I began the series of new works in the exhibition “Side Wall” since 2015, while I was Artist-In-Residence at RUD AIR in Sweden, located in a small town called Bengtsfors in Dalsland province, southwest of Sweden. The town is surrounded by forests and local residents are extremely respectful of the natural environment. They know how to live in harmony with nature, in life and in death. It is as if the residents have signed a contract with nature; living off its resources that the forest charitably gives. Day after day year after year, life in Sweden becomes a precise calculation, as if confined to a cell, causing us to think over and over on the sin of being human, a sin as dark as the forest at midnight, a sin that is violence.

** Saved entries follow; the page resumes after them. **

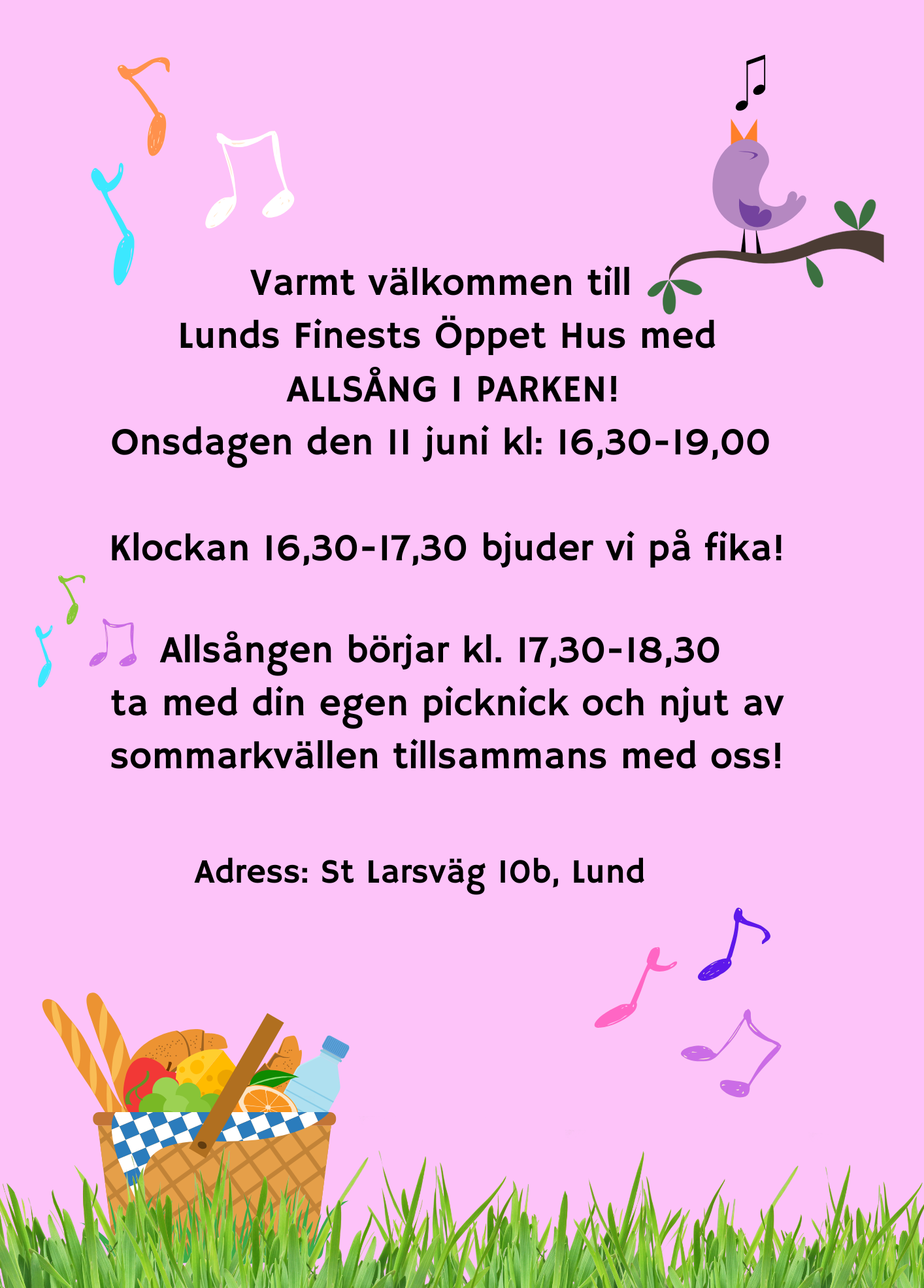 Varmt välkommen till
Lunds Finests Öppet Hus med
ALLSÅNG I PARKEN!
Onsdagen den 11 juni kl: 16,30-19,00

Klockan 16,30-17,30 bjuder vi på fika!

Allsången börjar kl. 17,30-18,30
ta med din egen picknick och njut av sommarkvällen tillsammans med oss!

Adress: St Larsväg 10b, Lund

I fabricated the memoirs which is about a slayer who lives secluded in the forest, and al though he spends most of his life carrying out violence for other people’s purposes, he can look at violence with no self-consciousness. When I started planning the series, I felt like I was writing the slayer’s memoirs, I stood in his position and disbursed different elements of violence into the forest, portrayed in each painting. If all of his memories of violence are vertical lines, then the forest and the law of nature are horizontal lines, intersecting and obscuring each other; this is a true depiction of the violence of the present.
It was a refugee from Afghanistan who told me stories that led me to think of the form of violence. He had spent three years immigrating to the small town. After shedding his identity as a refugee he became a security guard at the only train station that connects the town to other areas. He keeps asking everyone the same question, “do you think humans are inherently good or bad?” I wasn’t able to answer his question before leaving the town. After I left, Europe was under the threat of terrorist attack again. On my return, Øresundsbron, the bridge that once symbolized tolerance, introduced strict border control, which showed that the Swedish government’s policy on refugees had failed. Nobody wants to think about the goodness and violence in humanity. It led me to research the details of violent events and consider what consists of the human spirit and human behavior. I depicted these discoveries of violence into the imagery of natural scenes, using areas of repetition and overlay, anticipating that the coagulation of nature and violence in “Side Wall” can provide enough time and sense of security to bury our violence and be reborn again for ourselves.
-用自然與暴力混凝
此系列作品是我從2015年在瑞典RUD AIR駐村期間開始發想與進行至今的創作,我將之命名為“邊牆”想探討的主題是關於暴力。此次駐村單位是在瑞典西南方Dalsland省一名為Bengtsfors的森林小鎮,鎮上的人很尊重自然跟時間,也懂得怎麼跟它們相處,跟著自然一起生一起死,人類就像是與自然做了協定,使用它們施捨的資源一季復一季地活著,但顯然這種生活方式是有難度的,極少的人口讓這座小鎮看起來像是被全世界遺忘了,這讓我感覺在瑞典的每一天都像是生活在一種計算的方式中,向自己提問:人類有多少力量能轉化成樹木與石頭,沒有便只能乞求,那種卑微彷彿是在禁閉室省思著身而為人的罪惡,像夜晚的森林這麼深的罪惡,那就是暴力了。
所以在創作最初我杜撰了一個角色,他是一位隱居在森林裡的屠殺者,雖然他一輩子都在為別人的目的而執行暴力,但他也同時是一個沒有任何自我意識所以能夠完全旁觀暴力的人。開始規劃每件作品便像是撰寫他的回憶錄似的,藉由他的立場將人類各種面向的暴力元素帶入這片森林,呈現在每個畫面上。假如他一切關於暴力的記憶是縱線,那代表大自然永恆定律真理的森林就是橫線,兩者交錯下彼此會慢慢被遮掩被模糊化,但那才是最真實屬於當下這個時代的暴力。
讓我思索到此暴力形式的人是一位來自阿富汗的難民,他花了三年時間移居到我所駐村的小鎮,除去難民的身份在鎮上唯一對外交通聯繫的火車站當守衛員,逢人就問“你覺得人類是好人還是壞人”?在我離開小鎮之後還沒來得及回答這個問題,歐洲就再次遭遇了巴黎的恐怖攻擊事件,回到鎮上的那天,象徵包容的厄勒海峽大橋(Øresundsbron)重啟了嚴格的邊境管制,瑞典政府收容難民的政策已失去平衡,人性間的暴力與善良成為大家逃避思索的問題,非地域性而是全人類都同時面臨的問題,這促使我開始研究暴力事件與其所對應的人類精神本質與行為,將它們轉換為視覺圖像後全然投入自然場景中尋求庇護。在繪畫形式上我也希望能夠呈現出這樣的遮掩與模糊,當我提及暴力時我讓它像故事軸線一樣清楚呈現每個元素,當我用自然去破除它時我用了大面積的重複與覆蓋。讓繪畫跟著我的心志一起進行一場暴力的演繹,期許這道用自然與暴力混凝的“邊牆”讓人類有足夠時間與安全感把暴力掩蓋起來,為自己重生。